META.json describes the PGXN distribution; PLAN.md and .github/ are excluded from the published tarball via .gitattributes.

Limitations

  • Lock-table wall on many partitions. Both CREATE INDEX … USING table_range and queries on a non-key column lock every partition at once, so on the default max_locks_per_transaction = 64 they fail (out of shared memory) at roughly a few thousand partitions. Raise max_locks_per_transaction (needs a restart) — see Scaling for sizing. Native partition-key pruning does not have this limit; table_range is for the cases native pruning cannot handle.
  • Pruning is a planning-time cost / execution-time win tradeoff: on small partitions the per-plan overhead can exceed the scan it saves. Measure with table_range.enable_pruning.
  • NOT IN / <> ALL, NOT (...), expression predicates, and parameterized prepared-statement plans are kept rather than pruned.
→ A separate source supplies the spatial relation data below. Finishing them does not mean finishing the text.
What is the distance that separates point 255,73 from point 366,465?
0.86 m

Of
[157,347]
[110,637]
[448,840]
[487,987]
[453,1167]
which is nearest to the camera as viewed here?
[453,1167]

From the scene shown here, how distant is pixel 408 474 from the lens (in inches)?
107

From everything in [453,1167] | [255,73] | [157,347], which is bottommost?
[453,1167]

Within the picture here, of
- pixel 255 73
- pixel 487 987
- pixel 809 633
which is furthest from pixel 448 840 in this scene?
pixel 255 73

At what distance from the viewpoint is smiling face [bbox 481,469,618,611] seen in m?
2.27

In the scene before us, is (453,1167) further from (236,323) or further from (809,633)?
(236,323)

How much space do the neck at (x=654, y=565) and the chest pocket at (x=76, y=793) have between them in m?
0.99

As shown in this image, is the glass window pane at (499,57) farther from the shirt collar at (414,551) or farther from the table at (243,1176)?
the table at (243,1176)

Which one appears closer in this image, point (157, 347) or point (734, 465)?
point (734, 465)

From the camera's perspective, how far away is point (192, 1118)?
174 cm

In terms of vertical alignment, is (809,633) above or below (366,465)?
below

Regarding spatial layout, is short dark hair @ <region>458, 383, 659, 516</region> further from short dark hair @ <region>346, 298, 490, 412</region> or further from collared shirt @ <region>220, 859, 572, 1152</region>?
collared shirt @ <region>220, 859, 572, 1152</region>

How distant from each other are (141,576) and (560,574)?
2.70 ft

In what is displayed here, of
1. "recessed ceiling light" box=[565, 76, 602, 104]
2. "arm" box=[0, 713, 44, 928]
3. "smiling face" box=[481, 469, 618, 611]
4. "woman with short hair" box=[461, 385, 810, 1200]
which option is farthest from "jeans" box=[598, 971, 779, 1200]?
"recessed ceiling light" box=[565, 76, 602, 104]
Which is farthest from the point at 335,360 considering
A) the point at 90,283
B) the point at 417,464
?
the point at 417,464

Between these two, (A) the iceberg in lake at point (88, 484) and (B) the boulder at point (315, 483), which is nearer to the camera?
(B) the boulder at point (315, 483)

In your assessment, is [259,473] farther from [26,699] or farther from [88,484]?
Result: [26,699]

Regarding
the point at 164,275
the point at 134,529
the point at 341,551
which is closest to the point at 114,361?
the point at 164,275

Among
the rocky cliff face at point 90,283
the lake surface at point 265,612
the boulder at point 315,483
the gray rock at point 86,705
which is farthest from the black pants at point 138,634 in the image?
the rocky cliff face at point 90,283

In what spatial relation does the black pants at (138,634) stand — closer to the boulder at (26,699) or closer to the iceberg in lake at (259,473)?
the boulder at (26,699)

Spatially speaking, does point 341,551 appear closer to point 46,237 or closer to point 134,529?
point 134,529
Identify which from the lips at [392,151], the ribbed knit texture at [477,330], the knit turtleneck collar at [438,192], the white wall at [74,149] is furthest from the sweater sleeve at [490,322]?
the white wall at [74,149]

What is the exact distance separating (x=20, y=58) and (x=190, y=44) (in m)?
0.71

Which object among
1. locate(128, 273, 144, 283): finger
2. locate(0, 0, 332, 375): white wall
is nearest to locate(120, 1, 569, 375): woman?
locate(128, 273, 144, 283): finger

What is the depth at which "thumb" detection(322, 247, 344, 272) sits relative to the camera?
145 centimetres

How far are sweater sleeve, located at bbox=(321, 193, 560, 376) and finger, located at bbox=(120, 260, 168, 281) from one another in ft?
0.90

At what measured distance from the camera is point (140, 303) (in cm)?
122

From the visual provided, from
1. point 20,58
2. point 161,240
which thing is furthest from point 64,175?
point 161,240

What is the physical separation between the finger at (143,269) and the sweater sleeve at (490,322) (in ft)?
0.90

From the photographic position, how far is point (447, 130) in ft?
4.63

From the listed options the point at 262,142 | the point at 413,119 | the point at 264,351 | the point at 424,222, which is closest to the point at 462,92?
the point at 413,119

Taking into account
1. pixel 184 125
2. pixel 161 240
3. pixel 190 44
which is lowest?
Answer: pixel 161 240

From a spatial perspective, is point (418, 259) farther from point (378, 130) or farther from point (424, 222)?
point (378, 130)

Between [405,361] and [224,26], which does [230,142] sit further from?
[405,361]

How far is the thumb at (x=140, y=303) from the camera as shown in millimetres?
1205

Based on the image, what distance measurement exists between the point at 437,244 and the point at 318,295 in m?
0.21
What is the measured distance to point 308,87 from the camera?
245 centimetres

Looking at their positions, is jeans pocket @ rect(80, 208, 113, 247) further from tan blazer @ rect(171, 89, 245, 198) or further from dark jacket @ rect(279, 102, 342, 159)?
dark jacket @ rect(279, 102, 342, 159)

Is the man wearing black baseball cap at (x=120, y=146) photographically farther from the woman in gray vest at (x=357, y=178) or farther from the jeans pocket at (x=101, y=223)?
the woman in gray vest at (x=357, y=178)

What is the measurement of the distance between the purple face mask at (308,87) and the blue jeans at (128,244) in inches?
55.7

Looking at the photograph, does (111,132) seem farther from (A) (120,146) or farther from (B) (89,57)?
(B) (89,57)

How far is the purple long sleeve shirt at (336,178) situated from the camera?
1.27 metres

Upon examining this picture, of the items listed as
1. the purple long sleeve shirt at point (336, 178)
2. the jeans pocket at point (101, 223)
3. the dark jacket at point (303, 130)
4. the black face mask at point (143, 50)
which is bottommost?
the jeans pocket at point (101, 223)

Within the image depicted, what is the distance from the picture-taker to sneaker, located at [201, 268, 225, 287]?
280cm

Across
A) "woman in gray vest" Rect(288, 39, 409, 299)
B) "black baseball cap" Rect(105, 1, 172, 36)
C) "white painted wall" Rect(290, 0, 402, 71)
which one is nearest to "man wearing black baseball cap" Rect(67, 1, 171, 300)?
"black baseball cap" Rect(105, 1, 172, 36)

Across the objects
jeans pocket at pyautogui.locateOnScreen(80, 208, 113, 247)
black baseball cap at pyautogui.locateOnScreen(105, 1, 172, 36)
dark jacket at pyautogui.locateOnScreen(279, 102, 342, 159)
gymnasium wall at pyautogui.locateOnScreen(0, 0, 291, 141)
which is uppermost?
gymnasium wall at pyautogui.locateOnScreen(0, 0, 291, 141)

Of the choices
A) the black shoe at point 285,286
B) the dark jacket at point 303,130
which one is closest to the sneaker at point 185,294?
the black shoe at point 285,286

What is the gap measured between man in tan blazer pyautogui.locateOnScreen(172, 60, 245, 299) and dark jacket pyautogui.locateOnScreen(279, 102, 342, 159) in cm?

  • Inserts keep summaries current incrementally, but deletes only relax them (the summary can stay wider than the live data until a VACUUM/REINDEX re-tightens it) — always correct, just potentially less selective.
  • Pruning engages only while the index is valid (indisvalid); the planner ignores invalid indexes, so anything that invalidates a table_range index silently disables its pruning until rebuilt.